### Aim of the task:
Copy, with no pictures, the line that contains "2016 Nissan Rogue" and each line after it down to the end of the entries below, exactly.

### Data for this task:
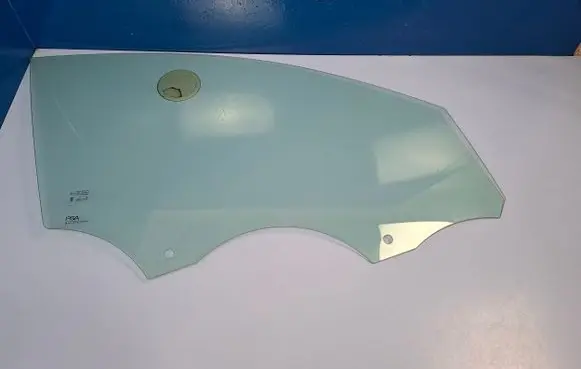 Peugeot 208 Front door window glass four-door 9837167180 43R007951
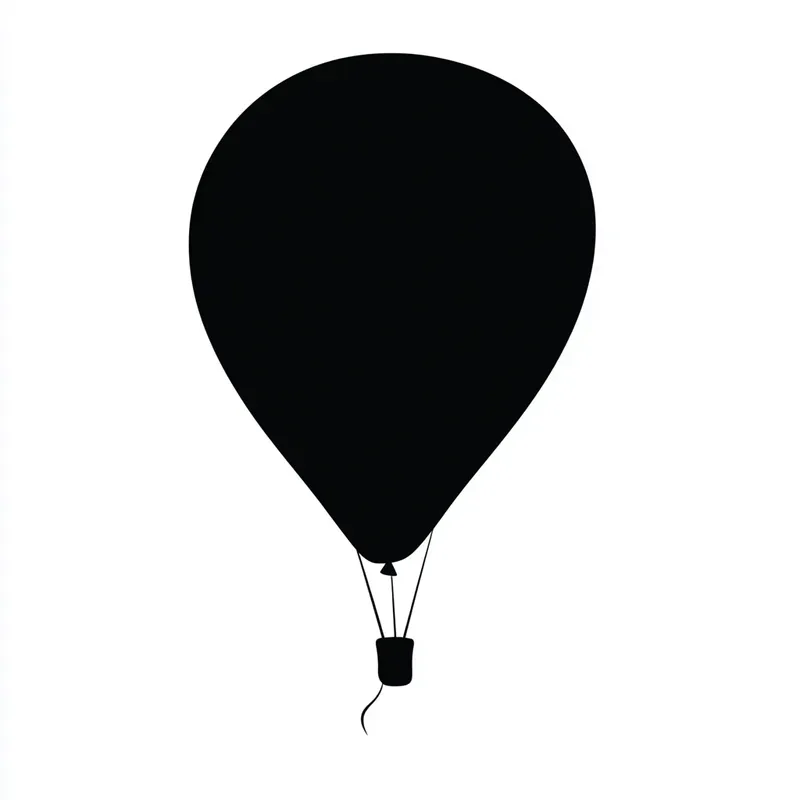 Vector Black Minimalist Svg Illustrations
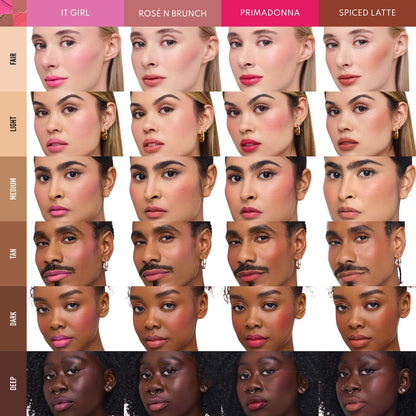 Danessa Myricks Beauty - Mini Yummy Skin Flushed Essentials: Face & Lip Makeup Gift Set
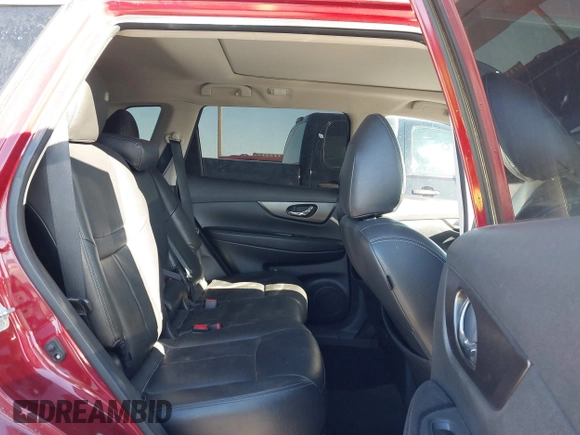2016 Nissan Rogue SL with VIN 5N1AT2MT6GC884378, listed as a IAAI auction lot 41728309 with 130,258 mi miles. Bid and sale history available at carsss.com. Image 8.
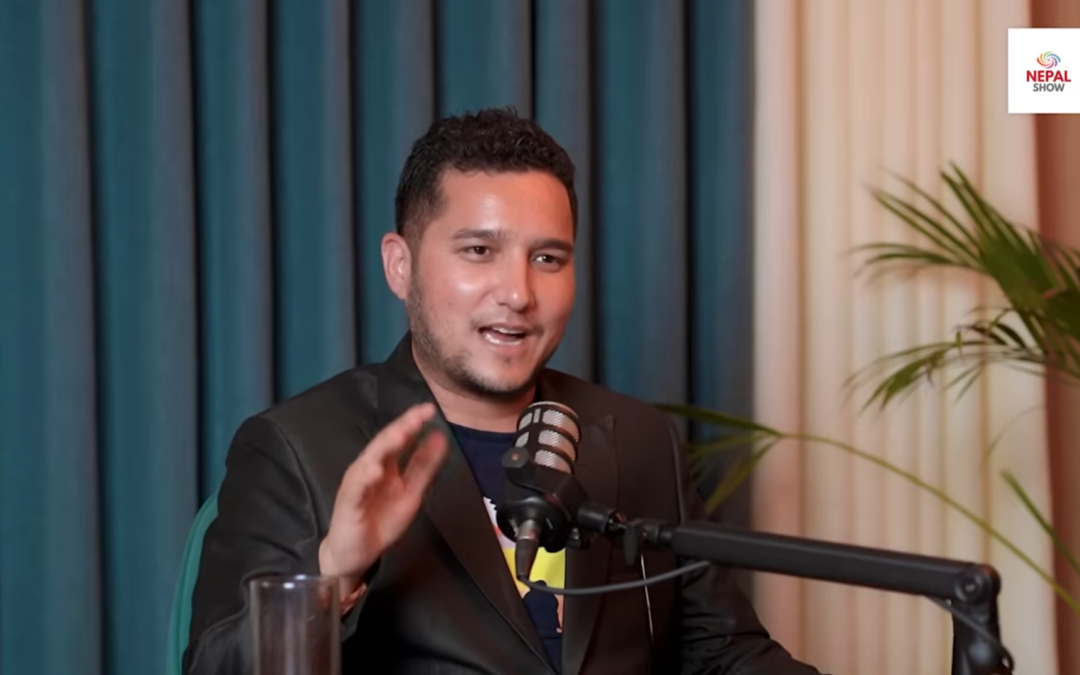 Podcast with Pukar Bam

### Problem solution:
2016 Nissan Rogue SL with VIN 5N1AT2MT6GC884378, listed as a IAAI auction lot 41728309 with 130,258 mi miles. Bid and sale history available at carsss.com. Image 8.
 Podcast with Pukar Bam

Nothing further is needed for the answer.